▼

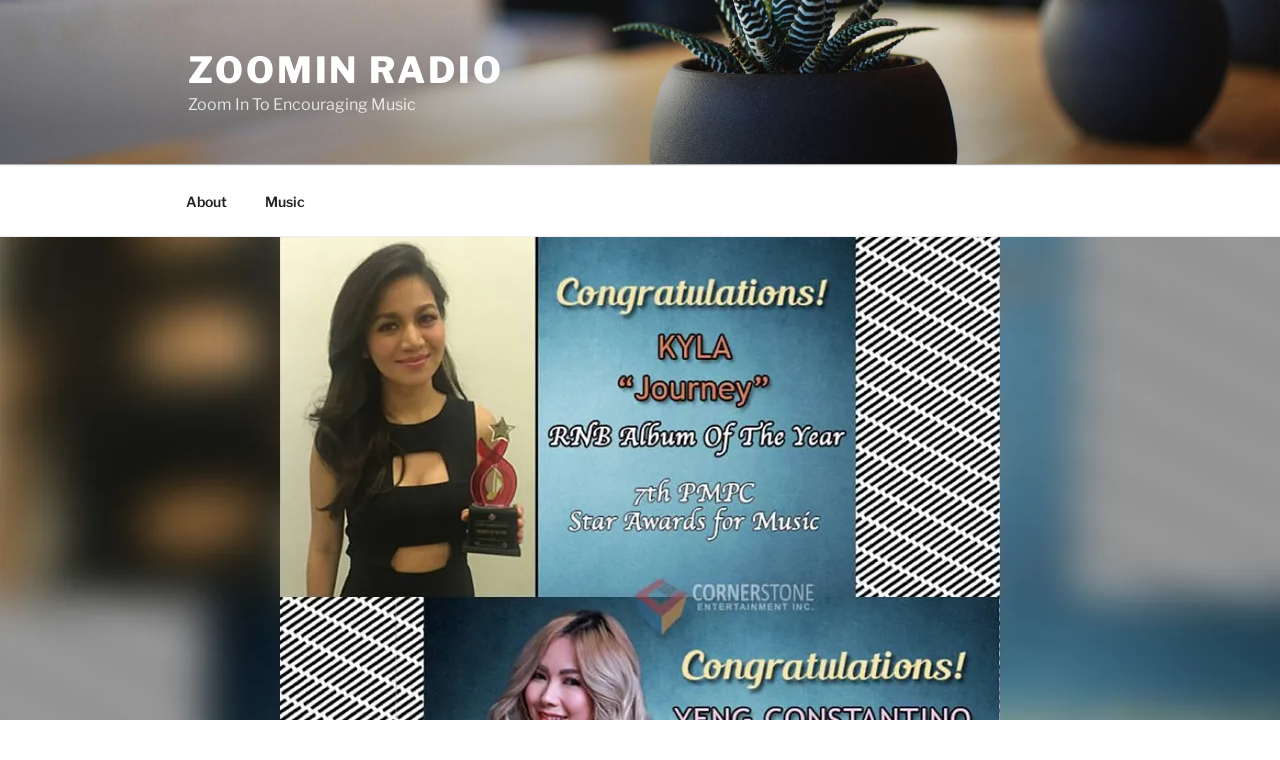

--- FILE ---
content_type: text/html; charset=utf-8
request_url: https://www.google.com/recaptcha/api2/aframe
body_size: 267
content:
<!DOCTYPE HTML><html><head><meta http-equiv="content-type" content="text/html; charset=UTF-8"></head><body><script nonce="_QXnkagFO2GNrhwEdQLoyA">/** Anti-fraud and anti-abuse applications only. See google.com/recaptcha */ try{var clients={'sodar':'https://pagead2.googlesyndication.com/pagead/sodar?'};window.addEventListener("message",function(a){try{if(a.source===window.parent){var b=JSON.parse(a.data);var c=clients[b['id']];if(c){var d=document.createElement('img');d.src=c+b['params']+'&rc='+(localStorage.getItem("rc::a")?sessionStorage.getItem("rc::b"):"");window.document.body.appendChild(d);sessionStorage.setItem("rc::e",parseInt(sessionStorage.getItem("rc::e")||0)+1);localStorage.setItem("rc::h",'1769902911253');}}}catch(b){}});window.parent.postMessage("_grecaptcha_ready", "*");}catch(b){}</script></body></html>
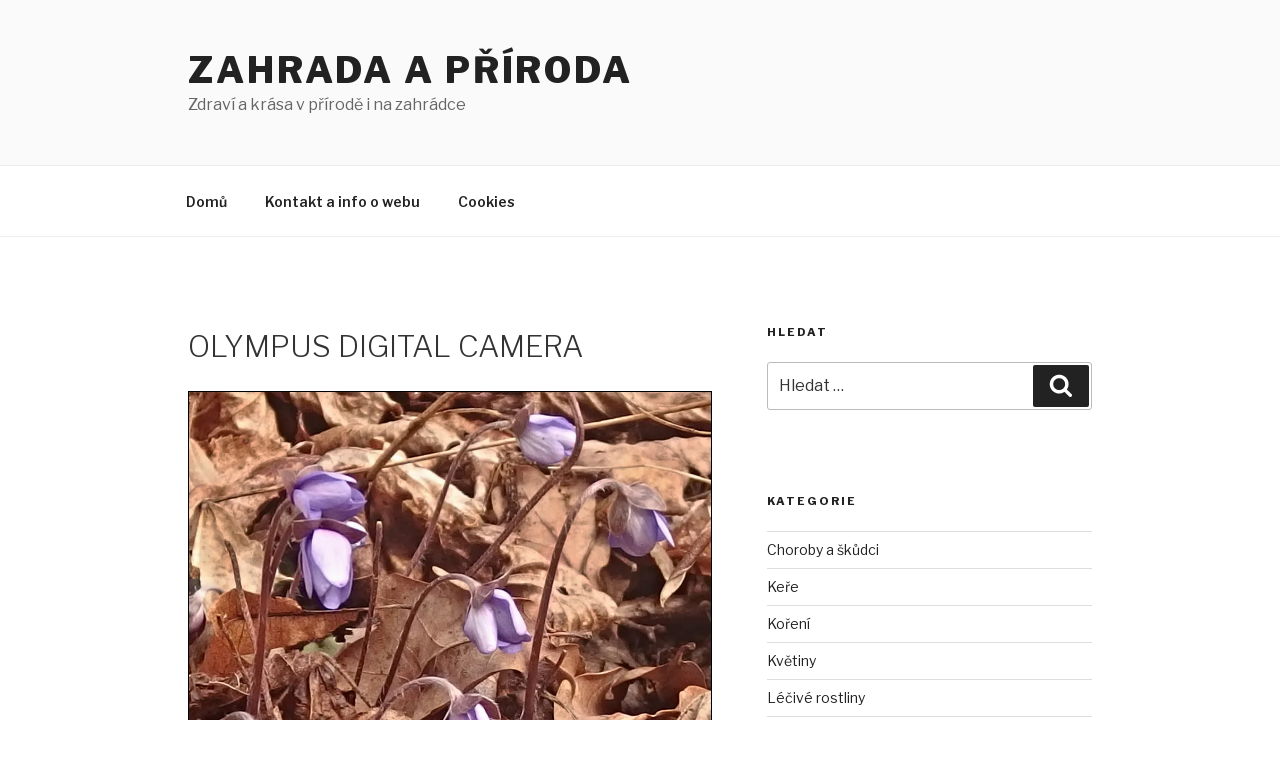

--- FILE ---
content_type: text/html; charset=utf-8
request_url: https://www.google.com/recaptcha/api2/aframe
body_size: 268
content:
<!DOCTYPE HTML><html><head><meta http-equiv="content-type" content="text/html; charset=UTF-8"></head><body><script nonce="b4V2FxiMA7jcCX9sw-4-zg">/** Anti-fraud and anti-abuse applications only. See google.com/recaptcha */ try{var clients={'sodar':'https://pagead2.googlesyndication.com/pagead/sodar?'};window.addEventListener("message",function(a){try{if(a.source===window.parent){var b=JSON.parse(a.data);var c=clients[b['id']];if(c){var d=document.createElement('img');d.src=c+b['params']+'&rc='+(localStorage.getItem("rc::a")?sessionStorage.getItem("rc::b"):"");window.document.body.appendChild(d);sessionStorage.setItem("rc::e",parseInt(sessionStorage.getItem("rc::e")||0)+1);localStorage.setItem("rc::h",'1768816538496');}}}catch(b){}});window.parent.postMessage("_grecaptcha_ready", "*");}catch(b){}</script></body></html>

▲

### What to work on
Leaving out only the pictures, reproduce the listing exactly.

### The completed task
--- FILE ---
content_type: text/html; charset=utf-8
request_url: https://www.google.com/recaptcha/api2/aframe
body_size: 267
content:
<!DOCTYPE HTML><html><head><meta http-equiv="content-type" content="text/html; charset=UTF-8"></head><body><script nonce="_QXnkagFO2GNrhwEdQLoyA">/** Anti-fraud and anti-abuse applications only. See google.com/recaptcha */ try{var clients={'sodar':'https://pagead2.googlesyndication.com/pagead/sodar?'};window.addEventListener("message",function(a){try{if(a.source===window.parent){var b=JSON.parse(a.data);var c=clients[b['id']];if(c){var d=document.createElement('img');d.src=c+b['params']+'&rc='+(localStorage.getItem("rc::a")?sessionStorage.getItem("rc::b"):"");window.document.body.appendChild(d);sessionStorage.setItem("rc::e",parseInt(sessionStorage.getItem("rc::e")||0)+1);localStorage.setItem("rc::h",'1769902911253');}}}catch(b){}});window.parent.postMessage("_grecaptcha_ready", "*");}catch(b){}</script></body></html>

--- FILE ---
content_type: text/html; charset=utf-8
request_url: https://www.google.com/recaptcha/api2/aframe
body_size: 268
content:
<!DOCTYPE HTML><html><head><meta http-equiv="content-type" content="text/html; charset=UTF-8"></head><body><script nonce="b4V2FxiMA7jcCX9sw-4-zg">/** Anti-fraud and anti-abuse applications only. See google.com/recaptcha */ try{var clients={'sodar':'https://pagead2.googlesyndication.com/pagead/sodar?'};window.addEventListener("message",function(a){try{if(a.source===window.parent){var b=JSON.parse(a.data);var c=clients[b['id']];if(c){var d=document.createElement('img');d.src=c+b['params']+'&rc='+(localStorage.getItem("rc::a")?sessionStorage.getItem("rc::b"):"");window.document.body.appendChild(d);sessionStorage.setItem("rc::e",parseInt(sessionStorage.getItem("rc::e")||0)+1);localStorage.setItem("rc::h",'1768816538496');}}}catch(b){}});window.parent.postMessage("_grecaptcha_ready", "*");}catch(b){}</script></body></html>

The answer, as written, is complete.